What you are asked to do
Count how many lines in the entries below hold the string "United", and respond with that number only.

Raw data
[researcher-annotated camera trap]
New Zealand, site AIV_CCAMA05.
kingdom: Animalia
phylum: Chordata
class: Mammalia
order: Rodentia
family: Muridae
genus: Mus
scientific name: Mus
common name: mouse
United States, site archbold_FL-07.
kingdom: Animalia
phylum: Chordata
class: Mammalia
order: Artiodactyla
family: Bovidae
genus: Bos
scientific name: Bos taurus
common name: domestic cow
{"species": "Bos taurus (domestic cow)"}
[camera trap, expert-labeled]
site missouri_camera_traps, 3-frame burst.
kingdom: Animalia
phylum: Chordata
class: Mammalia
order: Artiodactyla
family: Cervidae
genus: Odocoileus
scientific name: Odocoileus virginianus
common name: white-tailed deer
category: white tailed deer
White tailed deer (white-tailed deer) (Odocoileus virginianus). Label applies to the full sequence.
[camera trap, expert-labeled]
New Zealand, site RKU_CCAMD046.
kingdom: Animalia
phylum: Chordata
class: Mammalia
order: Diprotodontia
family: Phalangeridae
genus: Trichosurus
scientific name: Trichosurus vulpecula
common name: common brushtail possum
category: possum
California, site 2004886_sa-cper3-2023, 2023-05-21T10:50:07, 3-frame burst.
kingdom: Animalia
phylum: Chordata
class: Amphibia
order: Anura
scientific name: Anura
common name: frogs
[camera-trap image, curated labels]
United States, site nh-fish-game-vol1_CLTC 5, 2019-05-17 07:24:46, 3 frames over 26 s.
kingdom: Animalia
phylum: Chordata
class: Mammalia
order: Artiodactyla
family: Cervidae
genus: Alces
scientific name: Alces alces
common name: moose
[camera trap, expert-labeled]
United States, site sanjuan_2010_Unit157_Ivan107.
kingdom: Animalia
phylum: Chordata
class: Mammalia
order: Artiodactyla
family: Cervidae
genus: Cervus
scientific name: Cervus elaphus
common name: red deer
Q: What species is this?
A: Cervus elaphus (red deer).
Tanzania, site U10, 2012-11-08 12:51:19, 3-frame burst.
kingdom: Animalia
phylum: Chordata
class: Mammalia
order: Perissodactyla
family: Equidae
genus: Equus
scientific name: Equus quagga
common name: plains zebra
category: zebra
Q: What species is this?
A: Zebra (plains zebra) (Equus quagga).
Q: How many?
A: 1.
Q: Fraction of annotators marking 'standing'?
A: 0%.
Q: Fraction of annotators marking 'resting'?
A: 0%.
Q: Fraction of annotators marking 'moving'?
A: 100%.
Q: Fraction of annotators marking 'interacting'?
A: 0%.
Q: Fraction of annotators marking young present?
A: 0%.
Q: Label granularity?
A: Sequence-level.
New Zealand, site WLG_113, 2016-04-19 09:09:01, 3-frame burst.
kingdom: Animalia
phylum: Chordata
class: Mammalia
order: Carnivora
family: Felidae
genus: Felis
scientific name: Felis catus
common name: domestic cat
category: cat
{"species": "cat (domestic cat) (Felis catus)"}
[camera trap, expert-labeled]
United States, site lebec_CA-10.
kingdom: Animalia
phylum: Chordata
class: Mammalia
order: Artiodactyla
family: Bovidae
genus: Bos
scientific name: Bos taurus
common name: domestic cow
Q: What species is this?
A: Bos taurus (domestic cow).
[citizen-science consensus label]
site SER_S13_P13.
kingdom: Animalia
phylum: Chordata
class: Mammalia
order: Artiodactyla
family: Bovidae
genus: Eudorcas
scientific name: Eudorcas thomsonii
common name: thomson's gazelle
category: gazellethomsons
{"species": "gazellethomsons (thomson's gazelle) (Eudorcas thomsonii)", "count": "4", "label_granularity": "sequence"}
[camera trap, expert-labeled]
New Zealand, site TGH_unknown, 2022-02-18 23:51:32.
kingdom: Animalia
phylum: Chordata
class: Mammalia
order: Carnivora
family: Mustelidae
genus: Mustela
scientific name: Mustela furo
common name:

Task answer
4